I was checking how quickly we can verify Goldbach's conjecture for a given even number $n$ and it was clear that searching backward starting from the largest prime below $n$ was much faster than a forward search starting from the small odd prime $3$. I observed the following.

Consider the set of even numbers $n$ which can be written as the sum of two primes and $p$ be the largest prime less than $n$ such that $n-p$ is also a prime. Let $p_k$ be the $k$-th prime. Then, $p_{\pi(n)-2}$, $p_{\pi(n)-1}$ and $p_{\pi(n)}$ are the three largest primes preceding $n$. Now $p$ can either be the largest prime below $n$, or the prime just before the largest prime or the prime before that and so on. Accordingly, we define:

  • $d_1$ is the density of $n$ such that $p = p_{\pi(n)}$
  • $d_2$ is the density of $n$ such that $p = p_{\pi(n)-1}$
  • $d_3$ is the density of $n$ such that $p = p_{\pi(n)-2}$

Data for $n \le 3 \times 10^{10}$ shows that $d_1$ and $d_2$ decreased as $n$ increased. This was intuitively expected as explained in the answer for the related question "If $p$ is the largest prime less than $2n$, what is the probability that $2n-p$ is a prime?". However, quite counter intuitively, $d_3$ increased with $n$ as shown in the graphs below.

• **Provided data**

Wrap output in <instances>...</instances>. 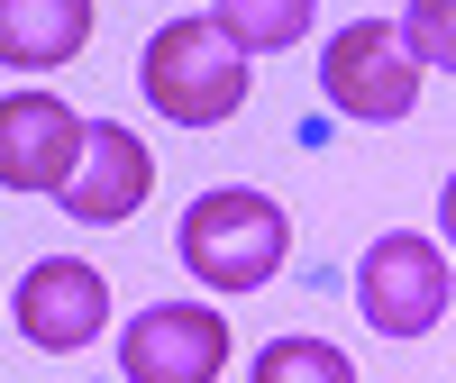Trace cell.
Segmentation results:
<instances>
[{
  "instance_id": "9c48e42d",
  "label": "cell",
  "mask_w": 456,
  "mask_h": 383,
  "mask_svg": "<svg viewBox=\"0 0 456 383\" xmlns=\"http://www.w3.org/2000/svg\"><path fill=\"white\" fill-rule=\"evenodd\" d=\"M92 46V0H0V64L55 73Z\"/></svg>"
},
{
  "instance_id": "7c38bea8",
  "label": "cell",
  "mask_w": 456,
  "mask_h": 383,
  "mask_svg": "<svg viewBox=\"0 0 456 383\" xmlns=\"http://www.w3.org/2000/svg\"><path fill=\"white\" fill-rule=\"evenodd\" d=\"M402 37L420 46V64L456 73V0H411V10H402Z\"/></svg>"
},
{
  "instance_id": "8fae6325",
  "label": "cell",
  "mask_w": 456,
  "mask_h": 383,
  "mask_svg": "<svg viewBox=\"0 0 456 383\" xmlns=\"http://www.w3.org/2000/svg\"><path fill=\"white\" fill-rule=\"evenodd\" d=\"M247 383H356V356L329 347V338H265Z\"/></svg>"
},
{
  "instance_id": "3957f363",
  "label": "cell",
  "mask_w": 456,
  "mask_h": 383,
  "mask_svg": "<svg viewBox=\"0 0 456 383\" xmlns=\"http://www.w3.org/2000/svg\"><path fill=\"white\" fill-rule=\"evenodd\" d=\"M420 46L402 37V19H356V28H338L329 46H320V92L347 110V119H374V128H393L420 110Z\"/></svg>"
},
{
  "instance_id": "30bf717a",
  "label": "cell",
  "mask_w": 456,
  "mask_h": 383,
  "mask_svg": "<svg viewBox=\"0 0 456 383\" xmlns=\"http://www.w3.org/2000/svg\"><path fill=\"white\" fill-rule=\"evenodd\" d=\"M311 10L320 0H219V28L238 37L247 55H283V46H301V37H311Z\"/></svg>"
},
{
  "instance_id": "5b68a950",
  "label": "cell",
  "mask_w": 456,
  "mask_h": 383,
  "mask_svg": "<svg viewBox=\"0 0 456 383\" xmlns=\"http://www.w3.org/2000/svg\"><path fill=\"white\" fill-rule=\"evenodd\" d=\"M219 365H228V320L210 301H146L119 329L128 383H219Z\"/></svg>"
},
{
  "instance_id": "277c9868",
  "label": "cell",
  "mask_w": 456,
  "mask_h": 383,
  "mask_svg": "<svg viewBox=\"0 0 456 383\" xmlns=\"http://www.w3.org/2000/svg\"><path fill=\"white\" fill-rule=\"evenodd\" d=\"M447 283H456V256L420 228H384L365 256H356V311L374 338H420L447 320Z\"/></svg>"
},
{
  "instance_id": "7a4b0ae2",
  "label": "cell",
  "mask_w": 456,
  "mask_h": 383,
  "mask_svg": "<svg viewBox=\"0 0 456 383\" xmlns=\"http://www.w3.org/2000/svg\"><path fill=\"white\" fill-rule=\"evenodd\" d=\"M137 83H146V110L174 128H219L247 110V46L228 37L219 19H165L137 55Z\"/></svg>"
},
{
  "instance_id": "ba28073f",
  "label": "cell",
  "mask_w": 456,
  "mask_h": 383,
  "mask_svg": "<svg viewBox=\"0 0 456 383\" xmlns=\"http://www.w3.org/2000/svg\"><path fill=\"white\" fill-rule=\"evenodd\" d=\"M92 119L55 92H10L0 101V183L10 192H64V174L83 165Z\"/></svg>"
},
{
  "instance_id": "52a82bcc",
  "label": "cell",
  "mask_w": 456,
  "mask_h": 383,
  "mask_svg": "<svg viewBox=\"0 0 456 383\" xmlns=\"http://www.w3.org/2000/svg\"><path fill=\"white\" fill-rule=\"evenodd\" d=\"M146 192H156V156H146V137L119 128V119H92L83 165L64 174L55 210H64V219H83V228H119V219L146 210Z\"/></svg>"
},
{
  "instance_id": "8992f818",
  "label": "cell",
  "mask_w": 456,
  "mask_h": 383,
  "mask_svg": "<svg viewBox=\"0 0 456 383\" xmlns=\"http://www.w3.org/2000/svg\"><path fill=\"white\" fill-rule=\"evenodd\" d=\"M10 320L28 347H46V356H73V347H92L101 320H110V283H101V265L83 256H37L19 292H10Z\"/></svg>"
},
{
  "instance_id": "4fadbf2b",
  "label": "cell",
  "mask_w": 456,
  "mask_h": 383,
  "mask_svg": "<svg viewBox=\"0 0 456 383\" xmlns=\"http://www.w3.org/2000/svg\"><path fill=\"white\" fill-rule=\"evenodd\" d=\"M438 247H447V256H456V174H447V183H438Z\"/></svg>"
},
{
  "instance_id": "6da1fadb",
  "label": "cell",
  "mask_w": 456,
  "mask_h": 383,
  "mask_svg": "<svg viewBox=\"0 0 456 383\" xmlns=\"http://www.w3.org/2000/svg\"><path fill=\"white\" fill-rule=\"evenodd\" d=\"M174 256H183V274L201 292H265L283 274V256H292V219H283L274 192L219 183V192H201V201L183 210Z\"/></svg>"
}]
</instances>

• **Tasks and exercises**
a: Rewrite the passage on Goldbach's conjecture, everything from "Data for $n" down to "the graphs below.", putting "fell" in place of "decreased".
b: Write the next part of the passage on Goldbach's conjecture, starting after its last sentence.
The items above come from a different source than the passage on Goldbach's conjecture.

• **Solved tasks**
a:
Data for $n \le 3 \times 10^{10}$ shows that $d_1$ and $d_2$ fell as $n$ increased. This was intuitively expected as explained in the answer for the related question "If $p$ is the largest prime less than $2n$, what is the probability that $2n-p$ is a prime?". However, quite counter intuitively, $d_3$ increased with $n$ as shown in the graphs below.

b:
Question 1: Why does $d_3$ increase with $n$ while $d_1$ and $d_2$ decreased?

Question 2: What is the limiting value of $d_3$? Since $d_3 < 1$ and is increasing, it must converge to a positive limiting value.

Note: I have not computed $d_k$ for $k \ge 4$ so I do not know if this increasing trend is observed other values of $k$.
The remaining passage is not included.